On Thursday after breakfast, we did some work in the morning with the units that live near the Lodge. It was great because we don't see them very often and they usually involve a lot of driving to find. Since we were already at the Lodge, it was very easy! Around lunchtime, we drove to Debark for our weekly shopping trip. Again, very good timing - the Lodge is about halfway from our house to Debark, so we saved again on driving! Debark was crazy, as usual. Lots of people and livestock on the roads, stressful driving conditions, and a host of other small problems - the guy we wanted to see at the park office was out, the post office was closed, etc etc. We did get to spend some time with the local Peace Corps volunteers, which was excellent. and there was both electricity and internet, so I got to check my gmail for the first time in weeks! I even got to miraculously chat with Sam online for a little while. And as usual, the Peace Corps couple's puppies were running around and being adorable. AND there were tomatoes at the market this week! So that was exciting too. All in all, a good trip!

Thursday night was another lecture to the Australians, with their second group of tourists. It went well and people had lots of good questions. This morning, we had breakfast with them and escorted their bus to some favorite gelada haunts. It was really gratifying to see them appreciate the information we had given them about gelada behavior, and to see that they were following our directions about how to approach the monkeys without scaring them. It was also really fun to walk around the tour group and answer questions while they had monkeys to look at! They left around 9:30am, so we still had most of the morning to do our real work. I got some more photos done, which was good. It will be nice to be finished with them and on to just collecting poop and observing behavior!
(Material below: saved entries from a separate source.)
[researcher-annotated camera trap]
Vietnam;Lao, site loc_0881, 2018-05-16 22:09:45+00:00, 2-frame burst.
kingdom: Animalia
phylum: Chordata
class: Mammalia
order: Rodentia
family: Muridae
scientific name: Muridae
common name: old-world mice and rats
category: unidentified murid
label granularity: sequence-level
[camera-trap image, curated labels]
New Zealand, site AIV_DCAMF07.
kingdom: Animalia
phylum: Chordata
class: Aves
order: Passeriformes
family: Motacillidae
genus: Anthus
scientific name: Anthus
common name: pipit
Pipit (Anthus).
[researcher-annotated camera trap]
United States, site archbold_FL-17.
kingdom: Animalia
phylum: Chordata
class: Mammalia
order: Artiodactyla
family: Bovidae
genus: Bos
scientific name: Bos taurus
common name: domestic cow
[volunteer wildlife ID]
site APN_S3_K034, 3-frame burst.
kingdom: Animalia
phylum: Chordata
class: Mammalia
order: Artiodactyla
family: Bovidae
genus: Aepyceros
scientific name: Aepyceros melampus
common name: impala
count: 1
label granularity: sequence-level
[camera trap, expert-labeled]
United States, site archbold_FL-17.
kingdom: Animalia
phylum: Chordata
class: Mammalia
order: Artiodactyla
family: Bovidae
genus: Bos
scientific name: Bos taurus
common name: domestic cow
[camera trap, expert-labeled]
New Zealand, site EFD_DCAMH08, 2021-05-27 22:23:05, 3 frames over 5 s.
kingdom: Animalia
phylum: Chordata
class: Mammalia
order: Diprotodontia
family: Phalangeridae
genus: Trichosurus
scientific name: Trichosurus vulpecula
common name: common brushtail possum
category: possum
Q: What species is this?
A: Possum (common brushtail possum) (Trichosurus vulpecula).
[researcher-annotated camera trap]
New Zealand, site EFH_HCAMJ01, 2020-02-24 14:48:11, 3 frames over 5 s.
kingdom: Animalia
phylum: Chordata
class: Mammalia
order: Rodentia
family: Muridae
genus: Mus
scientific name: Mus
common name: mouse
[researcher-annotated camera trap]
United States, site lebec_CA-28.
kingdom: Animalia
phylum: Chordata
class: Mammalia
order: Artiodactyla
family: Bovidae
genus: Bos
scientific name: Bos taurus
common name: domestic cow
Julie strained her back while working, so I got my first opportunity to drive in Ethiopia! It was a little stressful but overall not as bad as I was expecting. It helped that we had had several days without rain, so most of the really bad ruts weren't muddy and slippery. I gained a whole new appreciation for Julie's driving skills - navigating ruts, mud, sharp rocks, cliff edges, enormous speeding trucks, errant livestock and a manual transmission is definitely a feat! But we made it home safely and our scout even told me I was a good driver. Hopefully I'll be able to help Julie out with the driving responsibilities now!

That's it for the moment! Three nights at the Lodge in a week is a new record - we have been very spoiled this week! Now that all our fun plans are over, it's nose-to-the-grindstone time. We will go to Debark for the Meskel holiday next Wednesday, but other than that, our plans are lots of observations and lots of poop collection from now until the end of October when we go to Gondar and Bahir Dar to ship off samples and do a big grocery shop. Hope all is well back in America - I miss you guys and think about you often!